During Fiscal 2013 ended December 31, 2013, the Company issued a total of 4,400,000 common shares:
·
2,000,000 common shares were issued in a private placement at a price of C$0.10 per share for gross proceeds of $192,520 (C$200,000).
·
2,400,000 common share units were issued at a price of C$0.10 per unit for gross proceeds of $225,216 (C$240,000) as the first tranche of a non-brokered private placement. Each unit consisted of one common share and one-half of a common share purchase warrant, with each full warrant exercisable into one common share at a price of C$0.15 until December 6, 2015.
Shares Issued for Assets Other Than Cash
During fiscal 2016 through April 28, 2016, the Company issued 1,755 common shares as acquisition shares at a deemed price of C$0.39 pursuant to the Hip Digital acquisition agreement.
During fiscal 2015, the Company issued 3,921,679 common shares and issued 697,780 common shares to Hip Digital employees pursuant to the Hip Digital acquisition agreement. The Company also issued 661,591 common stock units as a corporate advisory fee pursuant to a bought deal private placement, with each unit consisting of one common share and one half of a share purchase warrant.
During fiscal 2012 ended December 31, 2012, the Company completed its Qualifying Transaction with Consumer Impulse. Prior to the QT, the Company had 10,550,000 common shares outstanding and Consumer Impulse had 1,998,020 common shares and 700,000 Series A preferred shares outstanding. Pursuant to the Company issued 22,742,305 common shares, 6,188,688 common stock warrants and 37,499,997 Series 1 preferred shares. All of the Series 1 preferred shares were redeemed immediately after closing the transaction for $3,807, and the previously outstanding 10,550,000 common shares of the Company were deemed to have been issued as part of the accounting for the transaction. The Company also issued 400,000 common shares pursuant to a finder’s fee.

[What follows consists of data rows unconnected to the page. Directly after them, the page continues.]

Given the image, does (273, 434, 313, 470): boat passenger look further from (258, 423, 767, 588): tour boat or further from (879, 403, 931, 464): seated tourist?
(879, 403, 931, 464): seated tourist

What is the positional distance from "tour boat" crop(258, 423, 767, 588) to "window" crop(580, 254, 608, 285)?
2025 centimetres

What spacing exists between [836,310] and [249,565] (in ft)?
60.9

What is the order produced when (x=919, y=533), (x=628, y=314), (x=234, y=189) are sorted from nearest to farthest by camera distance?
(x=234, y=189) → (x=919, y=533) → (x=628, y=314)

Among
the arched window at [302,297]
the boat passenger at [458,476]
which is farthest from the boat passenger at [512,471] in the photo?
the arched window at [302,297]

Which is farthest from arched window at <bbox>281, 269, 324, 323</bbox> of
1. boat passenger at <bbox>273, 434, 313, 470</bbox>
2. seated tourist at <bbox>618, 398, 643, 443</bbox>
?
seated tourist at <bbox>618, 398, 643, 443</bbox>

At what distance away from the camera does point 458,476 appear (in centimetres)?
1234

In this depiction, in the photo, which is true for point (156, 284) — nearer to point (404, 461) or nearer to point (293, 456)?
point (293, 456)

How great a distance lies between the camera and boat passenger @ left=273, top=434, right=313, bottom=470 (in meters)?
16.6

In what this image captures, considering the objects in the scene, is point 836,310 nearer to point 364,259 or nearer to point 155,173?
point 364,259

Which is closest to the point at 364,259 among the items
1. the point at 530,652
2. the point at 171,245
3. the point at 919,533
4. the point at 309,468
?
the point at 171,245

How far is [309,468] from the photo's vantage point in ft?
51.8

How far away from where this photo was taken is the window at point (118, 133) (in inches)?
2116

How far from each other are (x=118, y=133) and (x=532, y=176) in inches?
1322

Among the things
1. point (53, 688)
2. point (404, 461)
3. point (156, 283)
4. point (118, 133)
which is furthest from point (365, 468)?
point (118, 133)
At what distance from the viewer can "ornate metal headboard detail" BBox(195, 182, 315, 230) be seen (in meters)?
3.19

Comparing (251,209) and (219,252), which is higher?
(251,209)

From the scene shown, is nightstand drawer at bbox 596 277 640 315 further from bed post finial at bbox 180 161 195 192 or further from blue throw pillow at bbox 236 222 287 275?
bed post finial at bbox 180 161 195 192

Other than the transactions listed above, the Company has issued no shares for assets other than cash during the last 5 fiscal years.
Shares Held By Company
-No Disclosure Necessary-
ESCROW SHARES
The Company previously had common shares in escrow subject to two separate escrow agreements, the “IPO Escrow Agreement”and the “Merger Escrow Agreement”. The final common shares were released from escrow under both agreements were released from escrow on March 5, 2015. As of March 31, 2015, the Company has no common shares remaining in escrow.
Stock Options
Stock Options to purchase securities from Registrant can be granted to Directors and Employees of the Company on terms and conditions acceptable to the regulatory authorities in Canada, notably the TSX Venture Exchange.
The Company has a “Fixed” Stock Option Plan (the "Plan") which is required to be approved by shareholders annually. The Plan was originally approved by shareholders at the Annual and Special Meeting of shareholders held on October 5, 2012 and was continued by a vote of the shareholders at the Annual and Special Meeting held on June 1, 2015.
Under the Plan, stock options may be issued to qualified Officers, Directors, Employees and Consultants. The number of common shares reserved for issuance under the Plan is 20% of the currently issued common shares of the Company as at the record date of the Company’s previous Annual General Meeting. The Board shall not grant options to any one person in any 12-month period which will exceed 5% of the issued and outstanding shares of the Company as determined at the time of the grant of the option, unless the Company has obtained disinterested shareholder approval. The number of options granted to any one consultant in a 12-month period shall not exceed 2% of the issued and outstanding shares at the time of the grant of the option. The aggregate number of options granted to any person conducing investor relations activities in any 12-month period shall not exceed 2% of the issued and outstanding shares at the time of the grant.
Upon expiry of an option, or in the even an option is otherwise terminated for any reason, the number of shares in respect of the expired or terminated option shall again be available for the purposes of the Plan. If the option holder ceases to be a director of the Company or ceases to be employed by the Company, other than by reason of death, or ceases to be a consultant of the Company as the case may be, then the option granted shall expire no later than the 90th day following the date that the option holder ceases to be a director, ceases to be employed by the Company or ceases to be a consultant of the Company, subject to the terms and conditions set out in the Plan. In the case of death of the Optionee, the options shall terminate on the first anniversary of the date of death of the Optionee, also subject to the terms and conditions of the Plan.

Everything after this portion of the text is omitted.